#### [Task input]
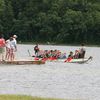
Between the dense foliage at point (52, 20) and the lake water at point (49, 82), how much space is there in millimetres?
70832

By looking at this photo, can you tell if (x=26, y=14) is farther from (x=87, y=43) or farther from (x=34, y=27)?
(x=87, y=43)

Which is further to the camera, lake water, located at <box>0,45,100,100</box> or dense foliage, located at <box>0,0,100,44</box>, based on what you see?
dense foliage, located at <box>0,0,100,44</box>

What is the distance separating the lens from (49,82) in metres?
34.2

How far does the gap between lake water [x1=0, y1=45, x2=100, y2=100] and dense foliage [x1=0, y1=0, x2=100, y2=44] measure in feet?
232

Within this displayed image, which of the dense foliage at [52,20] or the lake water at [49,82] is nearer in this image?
the lake water at [49,82]

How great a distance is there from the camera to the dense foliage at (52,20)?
120 metres

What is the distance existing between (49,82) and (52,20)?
89370mm

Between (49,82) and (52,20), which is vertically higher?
(49,82)

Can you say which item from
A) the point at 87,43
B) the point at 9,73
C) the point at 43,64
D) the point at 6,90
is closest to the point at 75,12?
the point at 87,43

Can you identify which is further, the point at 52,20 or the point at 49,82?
the point at 52,20

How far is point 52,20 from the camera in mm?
123125

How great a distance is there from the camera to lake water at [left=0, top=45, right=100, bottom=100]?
91.9 ft

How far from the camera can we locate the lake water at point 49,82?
28016 mm

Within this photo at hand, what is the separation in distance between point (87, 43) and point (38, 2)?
16.8 meters
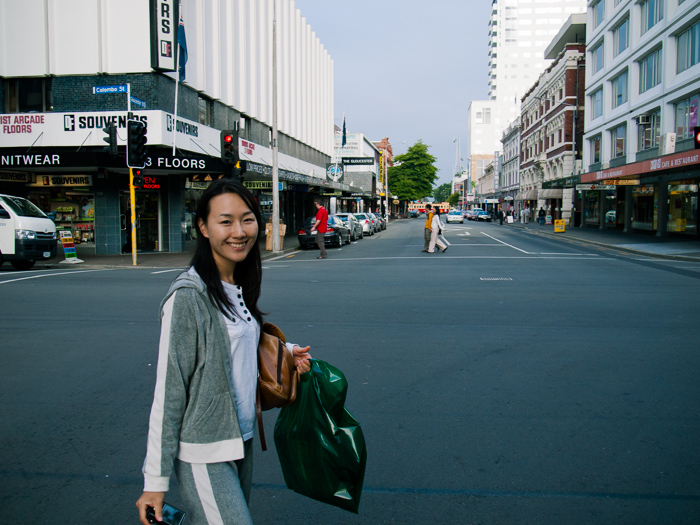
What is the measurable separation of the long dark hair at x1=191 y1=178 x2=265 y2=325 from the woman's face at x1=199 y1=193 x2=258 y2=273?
2 cm

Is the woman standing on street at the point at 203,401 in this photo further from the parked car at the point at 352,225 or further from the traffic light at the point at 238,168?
the parked car at the point at 352,225

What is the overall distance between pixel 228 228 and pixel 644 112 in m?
35.8

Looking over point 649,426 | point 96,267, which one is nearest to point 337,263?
point 96,267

#### [Exercise task]
Format the records as a numbered list, from the line containing "Looking over point" through the end of the records. Leave out blank lines.

#### [Reply]
1. Looking over point 649,426 | point 96,267, which one is nearest to point 337,263?
2. point 96,267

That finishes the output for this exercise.